* START Passage shown *

# My pencil sketch



## Maha (Aug 14, 2013)

Hi everyone ,
This is one of my sketches..
I am new here ,need some feedback about my pencil sketch so that i can improve further...


----------



## OverSamRuler (Aug 13, 2013)

Hey, I'm new to the site, but I thought I'd say a couple things! I like the sketch as a whole, especially the way you did the hair. Also, if I were you I would put more shading/detail in the face, the eyes in particular!
Hope this helps you some ^_^


----------



## DLeeG (Oct 20, 2010)

Isn't that one of the Disney princesses? In which case it needs no improvement you did a great job. If she is your own creation, watch out for copy right infringement.


----------



## superpump250 (Aug 15, 2013)

nice one dude


----------



## Maha (Aug 14, 2013)

OverSamRuler said:


> Hey, I'm new to the site, but I thought I'd say a couple things! I like the sketch as a whole, especially the way you did the hair. Also, if I were you I would put more shading/detail in the face, the eyes in particular!
> Hope this helps you some ^_^


Sure..
I will make more detail in the face..

* END Passage shown *
* START Extracted material *

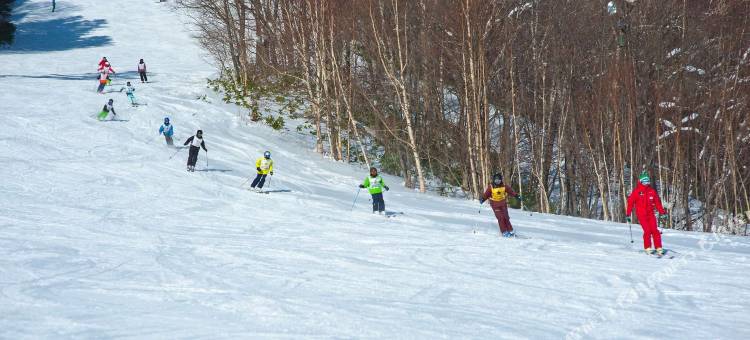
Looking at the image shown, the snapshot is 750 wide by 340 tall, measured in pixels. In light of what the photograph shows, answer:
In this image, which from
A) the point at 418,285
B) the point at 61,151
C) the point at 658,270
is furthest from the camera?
the point at 61,151

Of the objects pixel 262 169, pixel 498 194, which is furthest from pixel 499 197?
pixel 262 169

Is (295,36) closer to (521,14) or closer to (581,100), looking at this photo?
(521,14)

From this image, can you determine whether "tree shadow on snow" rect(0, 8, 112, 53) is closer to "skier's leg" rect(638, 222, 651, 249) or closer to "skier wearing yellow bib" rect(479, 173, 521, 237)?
"skier wearing yellow bib" rect(479, 173, 521, 237)

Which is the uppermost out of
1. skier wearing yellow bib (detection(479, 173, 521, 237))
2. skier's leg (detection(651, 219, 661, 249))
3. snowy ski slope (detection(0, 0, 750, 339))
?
skier wearing yellow bib (detection(479, 173, 521, 237))

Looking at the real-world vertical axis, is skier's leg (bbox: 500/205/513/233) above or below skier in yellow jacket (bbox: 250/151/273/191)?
below

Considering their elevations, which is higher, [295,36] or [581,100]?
[295,36]

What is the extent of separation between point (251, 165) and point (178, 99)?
10.7 metres

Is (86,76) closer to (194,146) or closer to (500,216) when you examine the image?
(194,146)

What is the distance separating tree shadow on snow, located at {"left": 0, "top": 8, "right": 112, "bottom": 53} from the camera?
50094mm

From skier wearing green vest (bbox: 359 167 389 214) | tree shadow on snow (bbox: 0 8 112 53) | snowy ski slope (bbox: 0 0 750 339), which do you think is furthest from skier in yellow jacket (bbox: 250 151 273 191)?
tree shadow on snow (bbox: 0 8 112 53)

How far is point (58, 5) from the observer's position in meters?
62.8

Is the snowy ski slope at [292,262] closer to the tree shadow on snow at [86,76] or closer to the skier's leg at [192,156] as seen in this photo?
the skier's leg at [192,156]

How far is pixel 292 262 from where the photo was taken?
40.1ft

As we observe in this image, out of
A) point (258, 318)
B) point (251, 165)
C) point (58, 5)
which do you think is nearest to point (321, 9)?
point (251, 165)
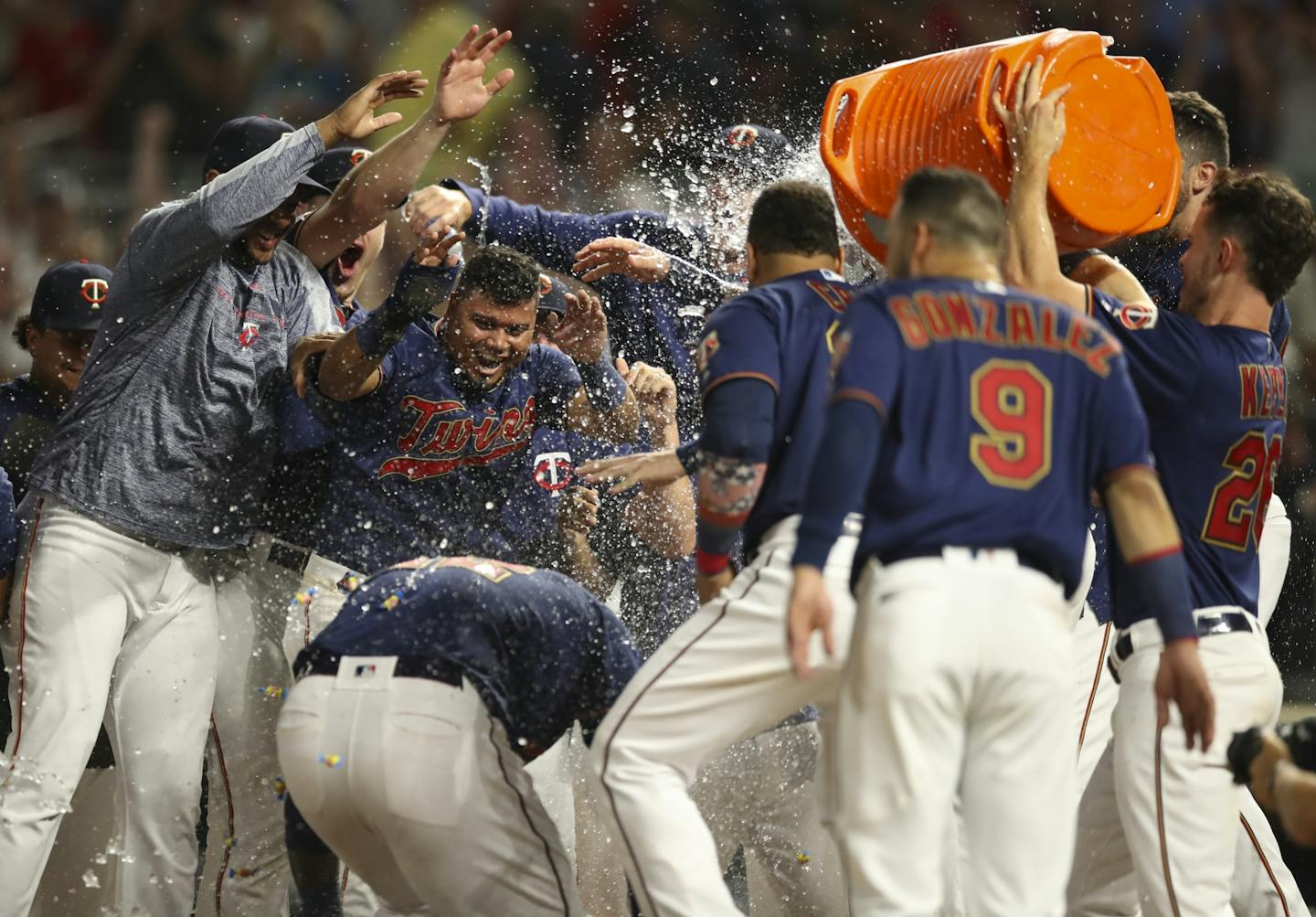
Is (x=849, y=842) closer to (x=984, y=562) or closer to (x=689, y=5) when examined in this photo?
(x=984, y=562)

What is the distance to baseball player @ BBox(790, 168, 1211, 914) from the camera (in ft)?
8.78

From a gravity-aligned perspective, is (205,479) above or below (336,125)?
below

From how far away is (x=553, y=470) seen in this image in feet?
15.7

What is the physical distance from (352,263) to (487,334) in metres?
1.09

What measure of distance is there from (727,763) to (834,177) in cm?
177

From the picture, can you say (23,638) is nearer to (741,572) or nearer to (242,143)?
(242,143)

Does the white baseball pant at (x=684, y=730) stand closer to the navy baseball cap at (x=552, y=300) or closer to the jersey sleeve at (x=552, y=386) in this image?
the jersey sleeve at (x=552, y=386)

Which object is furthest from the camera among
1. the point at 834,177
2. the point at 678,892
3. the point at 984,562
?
the point at 834,177

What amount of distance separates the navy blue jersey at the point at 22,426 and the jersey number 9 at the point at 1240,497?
11.4ft

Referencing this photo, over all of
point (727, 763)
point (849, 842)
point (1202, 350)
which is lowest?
point (727, 763)

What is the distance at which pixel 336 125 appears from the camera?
4469mm

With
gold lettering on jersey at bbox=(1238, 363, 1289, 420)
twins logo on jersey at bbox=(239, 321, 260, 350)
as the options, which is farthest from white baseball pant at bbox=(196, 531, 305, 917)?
gold lettering on jersey at bbox=(1238, 363, 1289, 420)

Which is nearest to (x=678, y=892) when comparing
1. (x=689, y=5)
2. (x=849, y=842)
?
(x=849, y=842)

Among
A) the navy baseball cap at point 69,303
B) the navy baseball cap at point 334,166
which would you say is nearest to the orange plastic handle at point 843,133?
the navy baseball cap at point 334,166
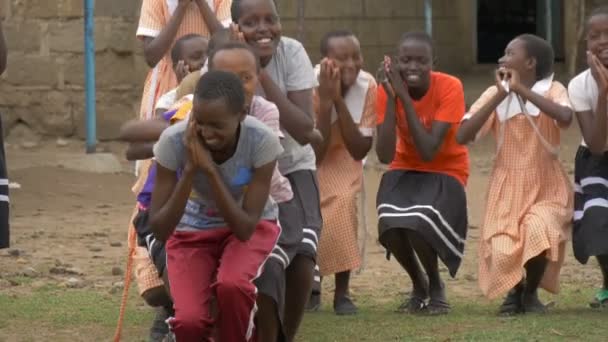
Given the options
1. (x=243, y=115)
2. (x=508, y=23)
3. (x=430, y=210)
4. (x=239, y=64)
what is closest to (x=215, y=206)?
(x=243, y=115)

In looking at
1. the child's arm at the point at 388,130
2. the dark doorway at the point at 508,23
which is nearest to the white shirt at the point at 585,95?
the child's arm at the point at 388,130

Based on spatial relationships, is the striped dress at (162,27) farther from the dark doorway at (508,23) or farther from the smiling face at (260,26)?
the dark doorway at (508,23)

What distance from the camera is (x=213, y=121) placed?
16.6 ft

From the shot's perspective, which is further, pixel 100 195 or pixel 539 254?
pixel 100 195

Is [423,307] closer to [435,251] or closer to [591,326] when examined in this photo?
[435,251]

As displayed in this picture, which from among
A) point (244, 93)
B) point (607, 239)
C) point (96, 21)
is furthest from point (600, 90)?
point (96, 21)

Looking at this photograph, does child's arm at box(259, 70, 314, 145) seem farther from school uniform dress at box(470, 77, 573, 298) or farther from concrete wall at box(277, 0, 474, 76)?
concrete wall at box(277, 0, 474, 76)

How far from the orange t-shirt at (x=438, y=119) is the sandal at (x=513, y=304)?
573 mm

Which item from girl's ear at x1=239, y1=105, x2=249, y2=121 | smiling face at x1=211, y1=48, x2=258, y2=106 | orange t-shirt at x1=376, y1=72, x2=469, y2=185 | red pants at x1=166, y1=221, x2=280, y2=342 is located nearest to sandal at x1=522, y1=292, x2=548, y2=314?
orange t-shirt at x1=376, y1=72, x2=469, y2=185

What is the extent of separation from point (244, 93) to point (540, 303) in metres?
2.43

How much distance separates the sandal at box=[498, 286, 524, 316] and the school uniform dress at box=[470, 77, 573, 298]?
0.08 m

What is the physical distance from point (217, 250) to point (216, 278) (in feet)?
0.42

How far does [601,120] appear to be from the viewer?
6758 millimetres

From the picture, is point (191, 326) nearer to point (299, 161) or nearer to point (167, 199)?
point (167, 199)
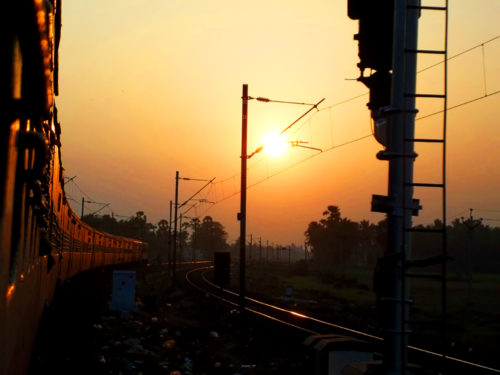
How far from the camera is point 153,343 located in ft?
50.8

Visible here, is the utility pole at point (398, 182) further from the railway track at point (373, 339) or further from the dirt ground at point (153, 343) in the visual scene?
the dirt ground at point (153, 343)

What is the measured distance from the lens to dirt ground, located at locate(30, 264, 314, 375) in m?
12.0

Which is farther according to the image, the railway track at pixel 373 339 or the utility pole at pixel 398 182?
the railway track at pixel 373 339

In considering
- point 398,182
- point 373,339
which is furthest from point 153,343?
point 398,182

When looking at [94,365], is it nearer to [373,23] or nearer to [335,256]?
[373,23]

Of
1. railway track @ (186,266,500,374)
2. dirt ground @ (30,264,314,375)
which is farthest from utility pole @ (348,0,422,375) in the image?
dirt ground @ (30,264,314,375)

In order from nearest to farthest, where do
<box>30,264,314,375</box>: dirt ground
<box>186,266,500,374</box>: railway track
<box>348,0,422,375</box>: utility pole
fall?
Result: <box>348,0,422,375</box>: utility pole, <box>30,264,314,375</box>: dirt ground, <box>186,266,500,374</box>: railway track

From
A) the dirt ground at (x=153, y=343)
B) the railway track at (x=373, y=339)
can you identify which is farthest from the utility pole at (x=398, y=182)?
the dirt ground at (x=153, y=343)

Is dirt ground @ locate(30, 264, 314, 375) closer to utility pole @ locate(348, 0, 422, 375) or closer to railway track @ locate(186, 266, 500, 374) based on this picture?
railway track @ locate(186, 266, 500, 374)

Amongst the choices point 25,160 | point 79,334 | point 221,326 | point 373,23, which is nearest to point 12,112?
point 25,160

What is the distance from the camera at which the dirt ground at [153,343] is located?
1201 centimetres

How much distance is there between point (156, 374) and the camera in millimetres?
11953

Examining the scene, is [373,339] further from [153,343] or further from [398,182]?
[398,182]

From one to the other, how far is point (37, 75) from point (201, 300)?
25.9m
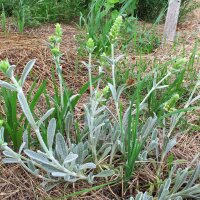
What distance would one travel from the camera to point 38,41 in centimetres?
288

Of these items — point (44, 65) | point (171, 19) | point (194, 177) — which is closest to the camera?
point (194, 177)

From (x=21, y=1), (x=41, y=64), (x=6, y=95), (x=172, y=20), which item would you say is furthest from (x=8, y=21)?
(x=6, y=95)

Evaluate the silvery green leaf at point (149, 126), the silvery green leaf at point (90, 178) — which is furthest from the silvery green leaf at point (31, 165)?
the silvery green leaf at point (149, 126)

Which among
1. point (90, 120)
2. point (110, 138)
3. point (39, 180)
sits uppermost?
point (90, 120)

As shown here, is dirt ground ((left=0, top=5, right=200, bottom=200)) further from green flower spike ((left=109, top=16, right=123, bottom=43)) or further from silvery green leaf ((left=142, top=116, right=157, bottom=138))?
green flower spike ((left=109, top=16, right=123, bottom=43))

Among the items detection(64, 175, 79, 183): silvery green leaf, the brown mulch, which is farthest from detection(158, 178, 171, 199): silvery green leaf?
the brown mulch

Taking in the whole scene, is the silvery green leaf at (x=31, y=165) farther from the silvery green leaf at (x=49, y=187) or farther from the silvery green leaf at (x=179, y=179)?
the silvery green leaf at (x=179, y=179)

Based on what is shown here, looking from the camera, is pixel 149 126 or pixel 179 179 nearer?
pixel 179 179

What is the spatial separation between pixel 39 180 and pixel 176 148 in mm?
715

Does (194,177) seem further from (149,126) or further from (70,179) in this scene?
(70,179)

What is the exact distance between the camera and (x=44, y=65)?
2492 mm

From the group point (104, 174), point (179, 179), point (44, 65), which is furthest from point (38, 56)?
point (179, 179)

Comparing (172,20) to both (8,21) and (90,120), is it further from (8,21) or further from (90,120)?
(90,120)

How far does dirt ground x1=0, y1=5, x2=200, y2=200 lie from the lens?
4.85 feet
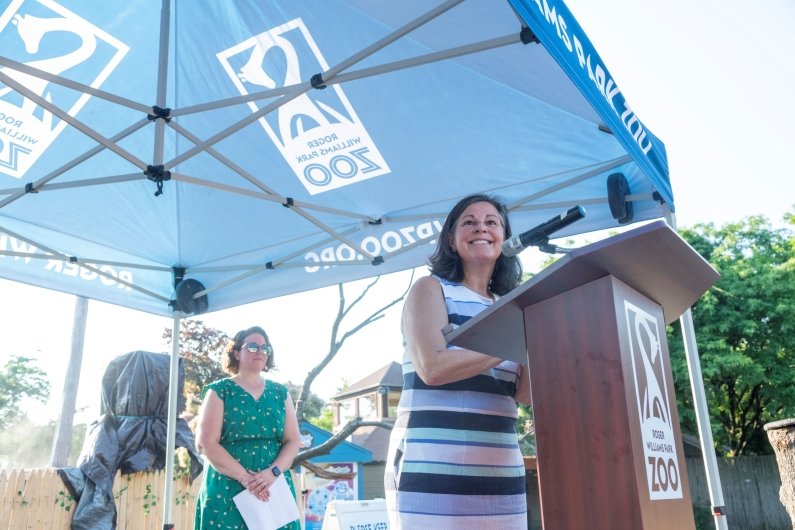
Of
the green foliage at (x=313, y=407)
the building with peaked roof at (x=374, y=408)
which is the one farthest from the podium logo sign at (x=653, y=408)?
the green foliage at (x=313, y=407)

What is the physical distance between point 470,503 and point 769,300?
21.3 metres

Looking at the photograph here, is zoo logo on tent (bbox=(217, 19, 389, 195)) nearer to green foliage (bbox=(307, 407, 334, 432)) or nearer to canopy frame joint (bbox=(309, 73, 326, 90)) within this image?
canopy frame joint (bbox=(309, 73, 326, 90))

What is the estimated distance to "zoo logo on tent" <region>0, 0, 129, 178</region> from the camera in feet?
11.5

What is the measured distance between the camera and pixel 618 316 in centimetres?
113

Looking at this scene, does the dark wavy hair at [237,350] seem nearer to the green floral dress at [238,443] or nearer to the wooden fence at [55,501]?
the green floral dress at [238,443]

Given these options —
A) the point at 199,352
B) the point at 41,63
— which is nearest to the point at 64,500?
the point at 41,63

* END Extracted material *

**What you will do:**
(a) In the pencil sketch thread, what part of the face did OverSamRuler single out as needing more shading and detail?
(b) Print the part of the pencil sketch thread that opens with the words containing "## DLeeG (Oct" and closes with "(Aug 15, 2013)".

**Solutions to each task:**
(a) The eyes.

(b)
## DLeeG (Oct 20, 2010)

Isn't that one of the Disney princesses? In which case it needs no improvement you did a great job. If she is your own creation, watch out for copy right infringement.


----------



## superpump250 (Aug 15, 2013)